* [Passage shown]
---
Jeff Dike wrote:
On Thu, Apr 26, 2007 at 10:53:16AM -0500, Amit Gud wrote:
Jeff Dike wrote:
How about this case:
Growing file starts in chunk A.
Overflows into chunk B.
Delete file in chunk A.
Growing file overflows chunk B and spots new free space in
chunk A (and nothing anywhere else)
Overflows into chunk A
Delete file in chunk B.
Overflow into chunk B again.
Maybe this is not realistic, but in the absence of a mechanism to pull
data back from an overflow chunk, it seems at least a theoretical
possibility that there could be > 1 continuation inodes per file per
chunk.
Preventive measures are taken to limit only one continuation inode per
file per chunk. This can be done easily in the chunk allocation
algorithm for disk space. Although I'm not quite sure what you mean by
"Delete file in chunk A". If you are referring to same file thats
growing, then deletion is not possible, because individual parts of any
file in any chunk cannot be deleted.
---
* [Supplied data]

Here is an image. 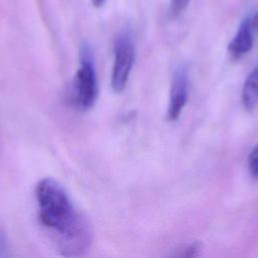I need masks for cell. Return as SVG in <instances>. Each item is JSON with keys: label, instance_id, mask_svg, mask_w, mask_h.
<instances>
[{"label": "cell", "instance_id": "cell-1", "mask_svg": "<svg viewBox=\"0 0 258 258\" xmlns=\"http://www.w3.org/2000/svg\"><path fill=\"white\" fill-rule=\"evenodd\" d=\"M37 217L58 252L66 257L83 255L93 241L92 226L66 188L56 180L40 179L34 189Z\"/></svg>", "mask_w": 258, "mask_h": 258}, {"label": "cell", "instance_id": "cell-2", "mask_svg": "<svg viewBox=\"0 0 258 258\" xmlns=\"http://www.w3.org/2000/svg\"><path fill=\"white\" fill-rule=\"evenodd\" d=\"M98 98V82L91 46L84 43L80 53V67L70 89V100L75 108L89 110Z\"/></svg>", "mask_w": 258, "mask_h": 258}, {"label": "cell", "instance_id": "cell-3", "mask_svg": "<svg viewBox=\"0 0 258 258\" xmlns=\"http://www.w3.org/2000/svg\"><path fill=\"white\" fill-rule=\"evenodd\" d=\"M134 58L135 48L131 35L128 31H124L117 37L114 48L111 85L115 92H121L126 87Z\"/></svg>", "mask_w": 258, "mask_h": 258}, {"label": "cell", "instance_id": "cell-4", "mask_svg": "<svg viewBox=\"0 0 258 258\" xmlns=\"http://www.w3.org/2000/svg\"><path fill=\"white\" fill-rule=\"evenodd\" d=\"M187 72L183 67H180L174 73L170 89L167 111V116L170 121H174L179 117L187 99Z\"/></svg>", "mask_w": 258, "mask_h": 258}, {"label": "cell", "instance_id": "cell-5", "mask_svg": "<svg viewBox=\"0 0 258 258\" xmlns=\"http://www.w3.org/2000/svg\"><path fill=\"white\" fill-rule=\"evenodd\" d=\"M253 27L250 17L245 18L240 24L237 33L228 45V51L232 58L239 59L244 54L250 51L253 46Z\"/></svg>", "mask_w": 258, "mask_h": 258}, {"label": "cell", "instance_id": "cell-6", "mask_svg": "<svg viewBox=\"0 0 258 258\" xmlns=\"http://www.w3.org/2000/svg\"><path fill=\"white\" fill-rule=\"evenodd\" d=\"M242 104L247 111H253L258 104V66L247 77L242 90Z\"/></svg>", "mask_w": 258, "mask_h": 258}, {"label": "cell", "instance_id": "cell-7", "mask_svg": "<svg viewBox=\"0 0 258 258\" xmlns=\"http://www.w3.org/2000/svg\"><path fill=\"white\" fill-rule=\"evenodd\" d=\"M203 250V246L200 242H194L190 244L185 245L179 253H177L175 256L177 257H198L201 255Z\"/></svg>", "mask_w": 258, "mask_h": 258}, {"label": "cell", "instance_id": "cell-8", "mask_svg": "<svg viewBox=\"0 0 258 258\" xmlns=\"http://www.w3.org/2000/svg\"><path fill=\"white\" fill-rule=\"evenodd\" d=\"M248 163H249V170L252 176L258 178V144L250 152Z\"/></svg>", "mask_w": 258, "mask_h": 258}, {"label": "cell", "instance_id": "cell-9", "mask_svg": "<svg viewBox=\"0 0 258 258\" xmlns=\"http://www.w3.org/2000/svg\"><path fill=\"white\" fill-rule=\"evenodd\" d=\"M190 0H170V13L172 16H177L182 13L187 7Z\"/></svg>", "mask_w": 258, "mask_h": 258}, {"label": "cell", "instance_id": "cell-10", "mask_svg": "<svg viewBox=\"0 0 258 258\" xmlns=\"http://www.w3.org/2000/svg\"><path fill=\"white\" fill-rule=\"evenodd\" d=\"M8 255V241L5 233L0 230V257H6Z\"/></svg>", "mask_w": 258, "mask_h": 258}, {"label": "cell", "instance_id": "cell-11", "mask_svg": "<svg viewBox=\"0 0 258 258\" xmlns=\"http://www.w3.org/2000/svg\"><path fill=\"white\" fill-rule=\"evenodd\" d=\"M250 21H251V25L253 27V30L258 32V11L252 17H250Z\"/></svg>", "mask_w": 258, "mask_h": 258}, {"label": "cell", "instance_id": "cell-12", "mask_svg": "<svg viewBox=\"0 0 258 258\" xmlns=\"http://www.w3.org/2000/svg\"><path fill=\"white\" fill-rule=\"evenodd\" d=\"M106 0H92V3L95 7H101L104 5Z\"/></svg>", "mask_w": 258, "mask_h": 258}]
</instances>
---
In the mailing-list exchange about continuation inodes, where does the reply say the limit of one continuation inode per file per chunk can easily be enforced?

In the chunk allocation algorithm for disk space.